Exploring Other Neural Net Approaches#

This notebook demonstrates how to make use of the gridded nature of the source data in ENSO prediction using a gridded MLP, and provides a gateway to more complex neural network architecture such as CNNs, ResNets or others of your own devising. The simple MLP example provided has skill, but is less accurate than the simple time-series models from previous steps. It is interesting to consider how this might challenge preconceptions around model complexity and the effectiveness of black-box approaches to modelling, while simultaneously inviting users to experiment with alternative ML architectures and starting to work with larger ML models.

[1]:
# Necessary import
import pyearthtools.data
import pyearthtools.pipeline as petpipe
import site_archive_nci
import warnings
import xarray as xr
import numpy as np # np.cos and np.sin
import matplotlib.pyplot as plt

import pandas as pd

import numpy as np
import scipy.stats

import scores
import torch

# Total time frame for training the model
start = '1970-01'
end = '2024-12'

# Start by considering a specific date for visualising the process on one sample
doi = '2021-06' # Note - Requesting by month only
variables_of_interest = ['2t']
product = 'monthly-averaged'
accessor = pyearthtools.data.archive.ERA5(variables_of_interest, product=product)
# accessor[doi]['2t'].plot()

Separating the input pipeline from the target pipeline#

In this next step, we are going to create two data pipelines.
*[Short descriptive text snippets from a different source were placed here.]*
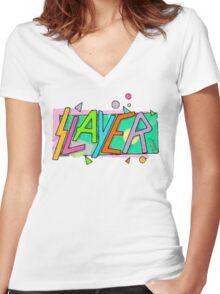 Beach Slayer! Women's Fitted V-Neck T-Shirt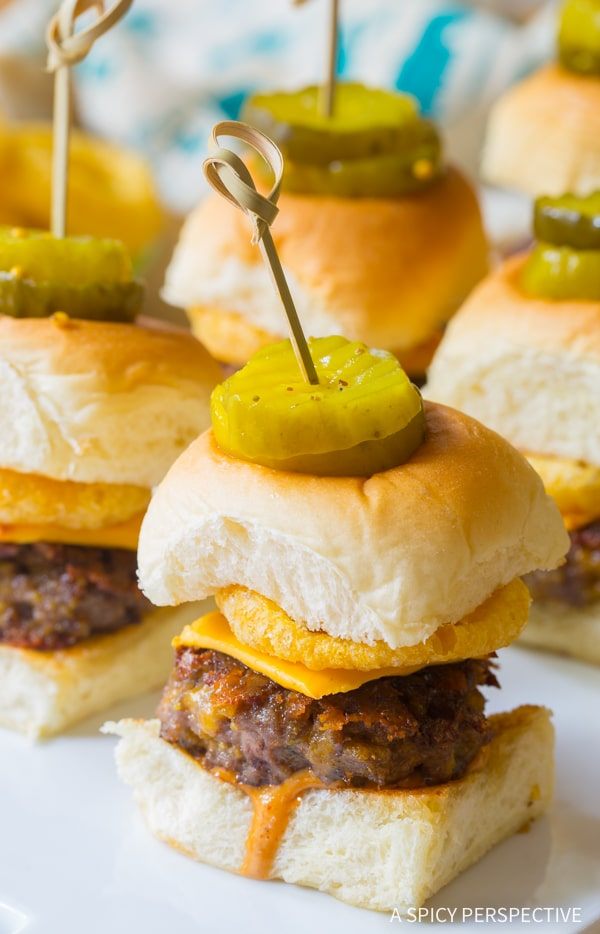Fun indeed! Funyuns Sliders Recipe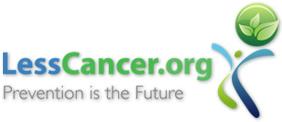 Lesscancer Logo
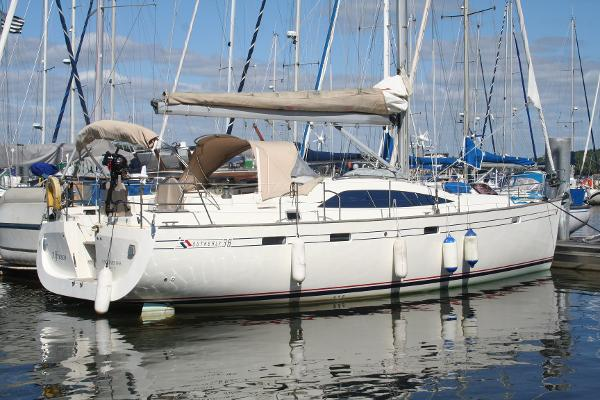 Southerly 38 Afloat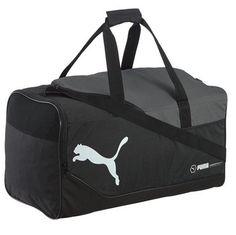 Puma Spirit Medium Sports Holdall SAVE 54% NOW £16 + £3.50 postage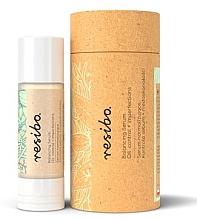 Fragrances, Perfumes, Cosmetics Face Serum - Resibo Balancing Serum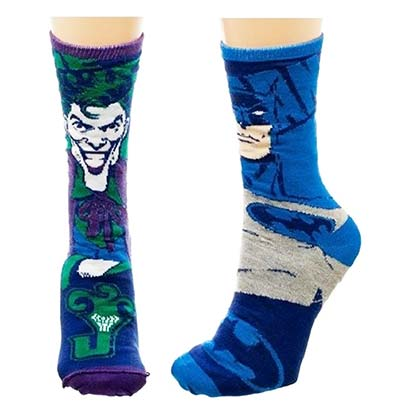 Batman/Joker Reversible Crew Socks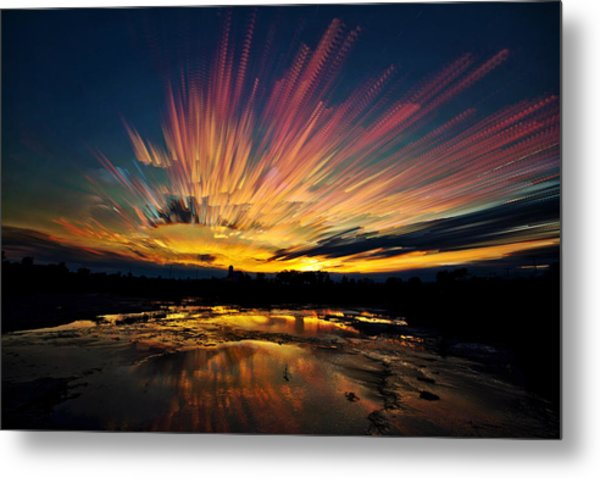 After Burn Metal Print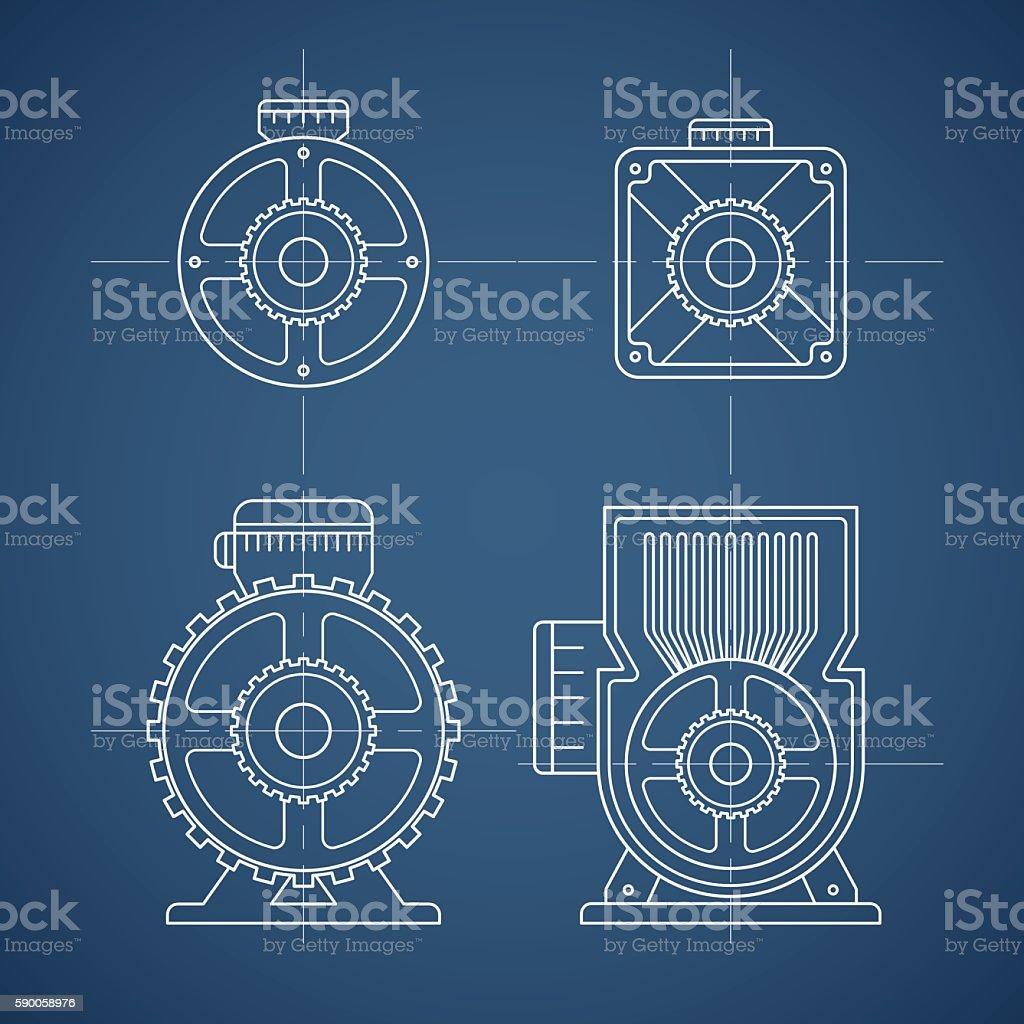 electric motor line icon vector art illustration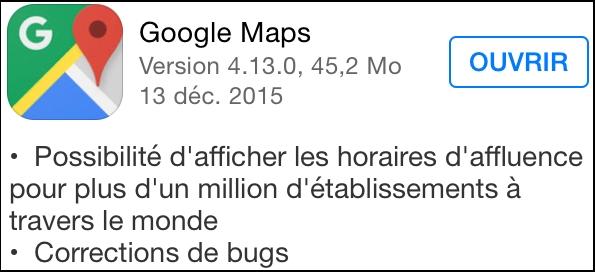 iOS : Google maps lance son mode de navigation hors ligne google_maps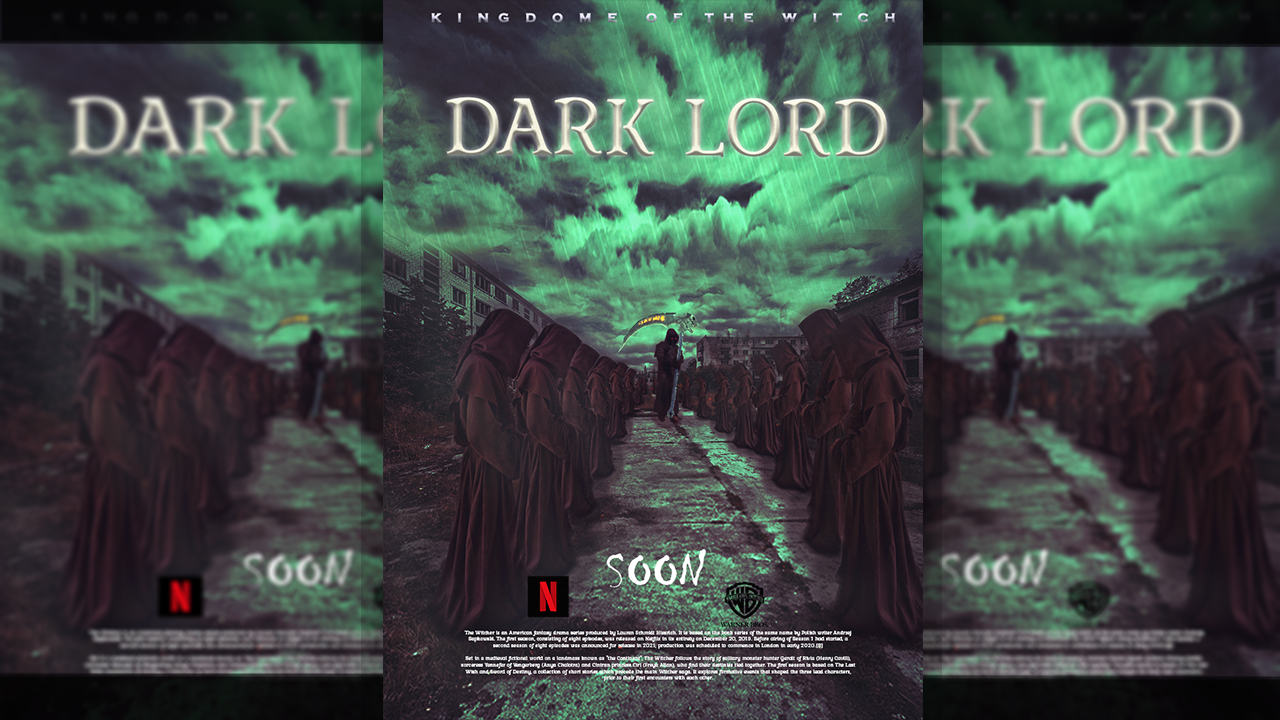 How To Create A Horror Movie Poster In Photoshop Easy Way In 2020 Poster Tutorial Movie Poster Tutorial Movie Poster Photoshop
One (the target pipeline), as before, reduces the gridded data to a single value which is used as the target value for training.
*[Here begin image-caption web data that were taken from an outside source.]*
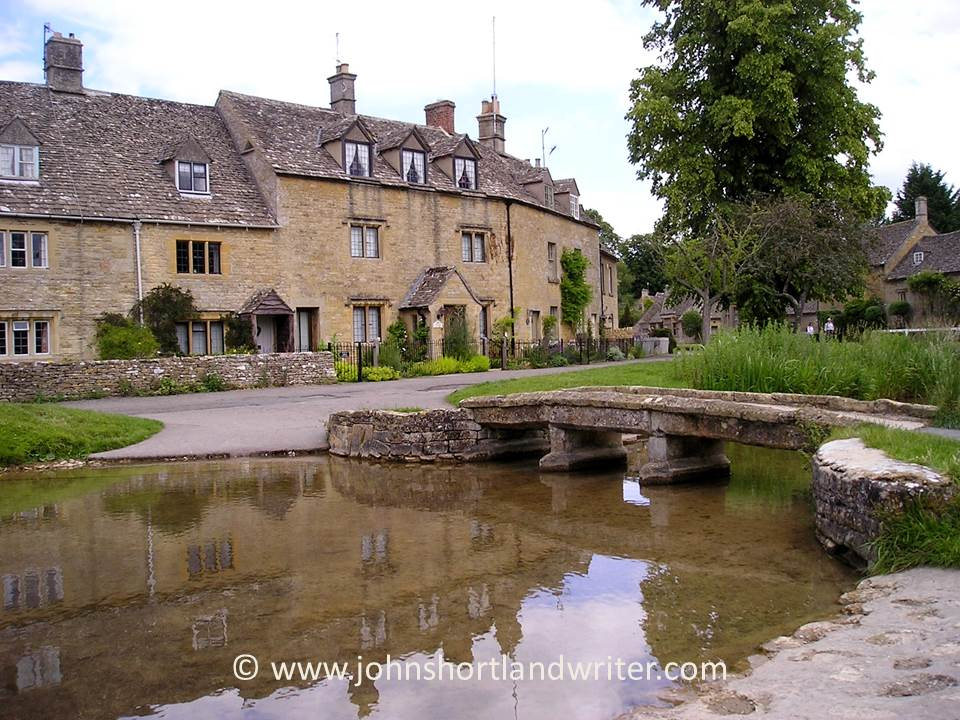 Why you should visit the Cotswolds. www.thedailyadventuresofme.com
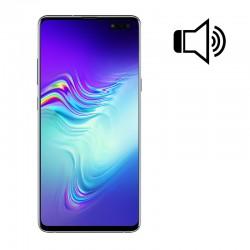 Cambiar Altavoz Samsung S10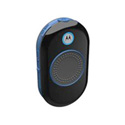 Motorola CLP1060 On-Site Two-Way Business Radio - 6 Ch. Bluetooth - Li-ion Battery Included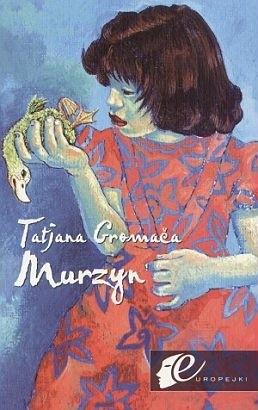 Okładka książki Murzyn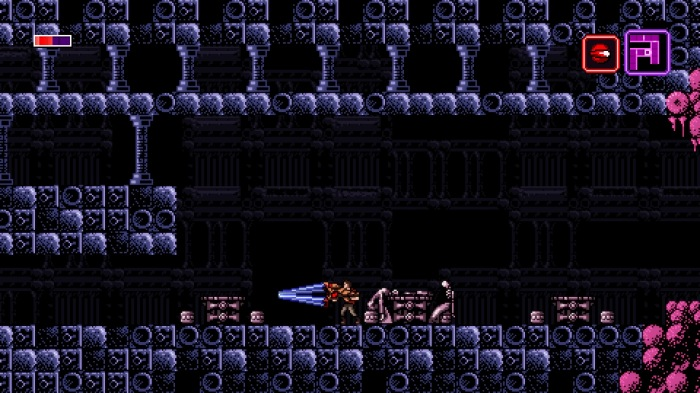 Axiom Verge_20160920105904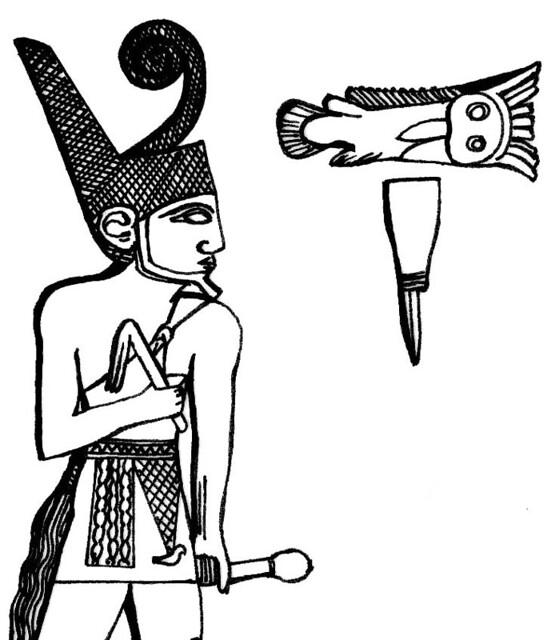 Detalle del rey Narmer tocado con la corona roja del Bajo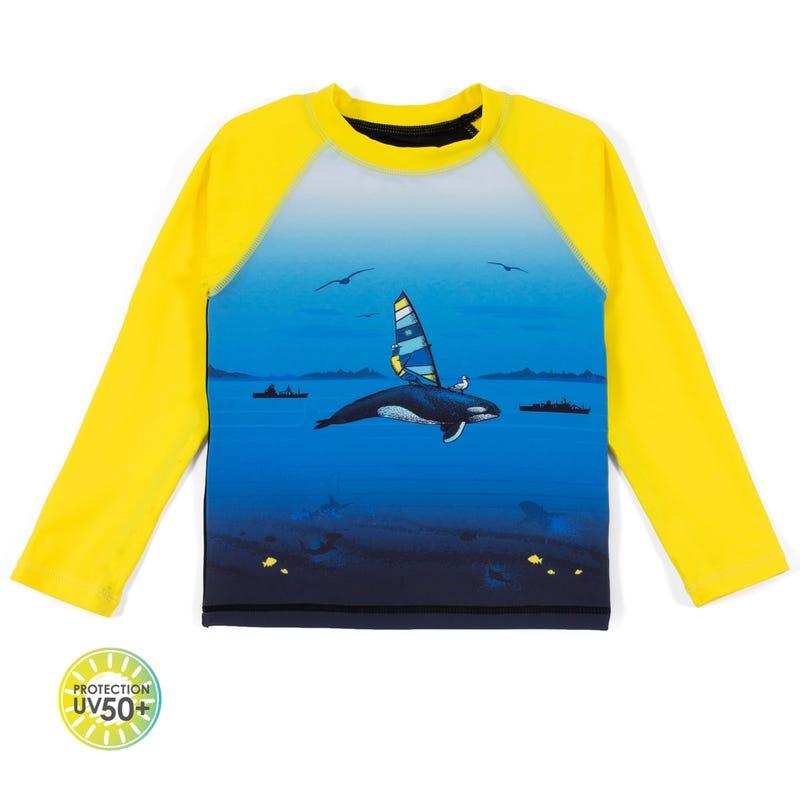 Ocean UV Rashguard 12-24m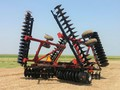 Case IH 370 Vertical Tillage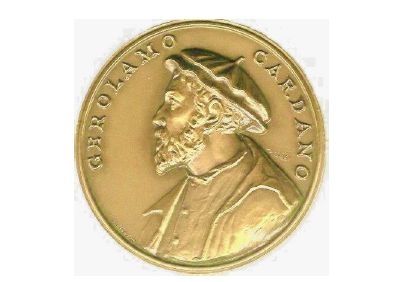 14 giugno – Il Premio Cardano a Philippe Daverio. Una lezione sulla bellezza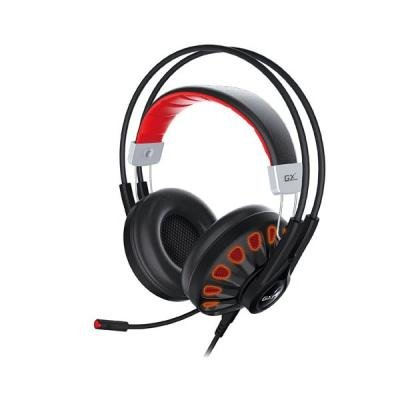 Headset Genius GX GAMING HS-G680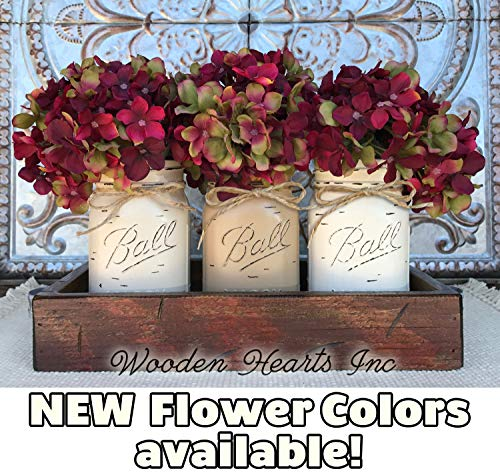Mason Canning JARS in Wood Antique RED Tray Centerpiece with 3 Ball Pint Jar - Kitchen Table Decor - Distressed Rustic - Hydrangea Flowers (Optional) - SAND, COFFEE, CREAM Painted ()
The input pipeline is different to previous examples in the following ways:

  1. We use the pipeline itself to implement the sliding window, retrieving the three previous time steps within the pipeline itself rather than doing in the output data.

  2. The pipeline does not perform any spatial reduction.
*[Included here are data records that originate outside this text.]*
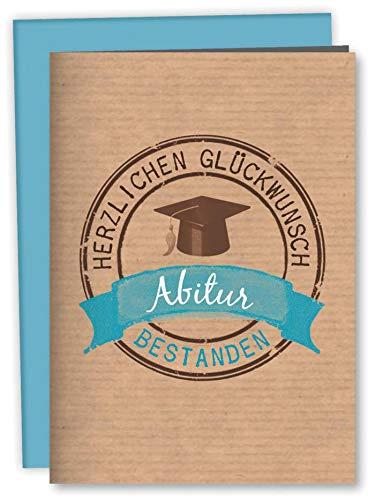 Zum Abitur: Geschenkverpackung für ein Geldgeschenk: Mit Kuvert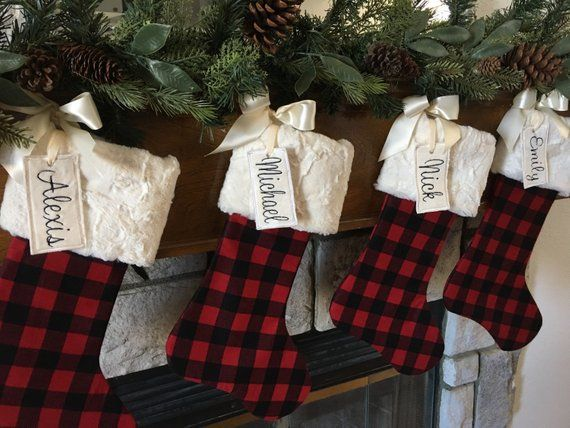 Plaid Christmas stocking,Christmas stocking, personalized Christmas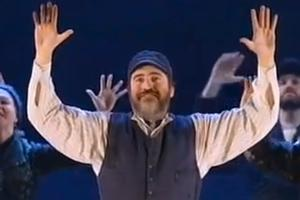STAGE TUBE: On This Day 2/26- FIDDLER ON THE ROOF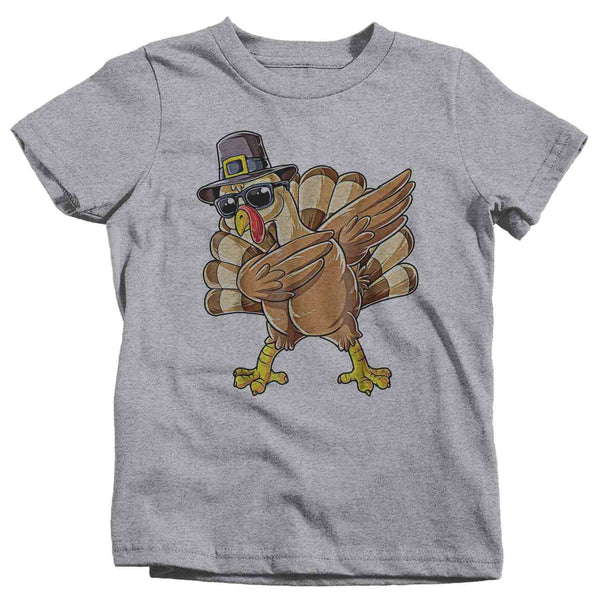 Funny Toddler Thanksgiving T Shirt Dabbing Turkey Shirt Dabs Turkey T Shirt Thanksgiving Shirts-Shirts By Sarah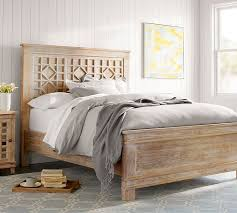 Bed Frames Farmhouse Bed Pottery by Luella Bed Pottery Barn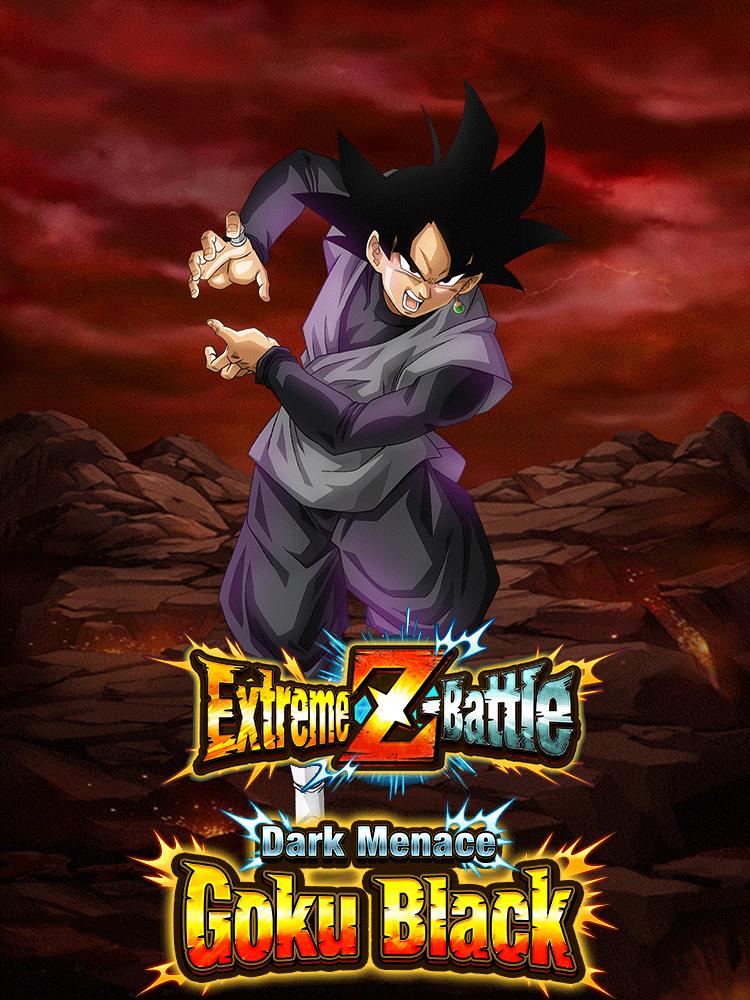Tactics Extreme Z Battle Dark Menace Goku Black Dragon Ball Z Dokkan Battle Wiki Fandom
  3. The pipeline applies the normalisation

  4. The data is flattened into a single 1-d array. Because of the use of a fully-connected design, there is no need to preserve spatial arrangements.

[2]:
min_lat = -5
max_lat = 5
min_lon = -170
max_lon = -120

bounding = pyearthtools.data.transform.region.Bounding(min_lat, max_lat, min_lon, max_lon)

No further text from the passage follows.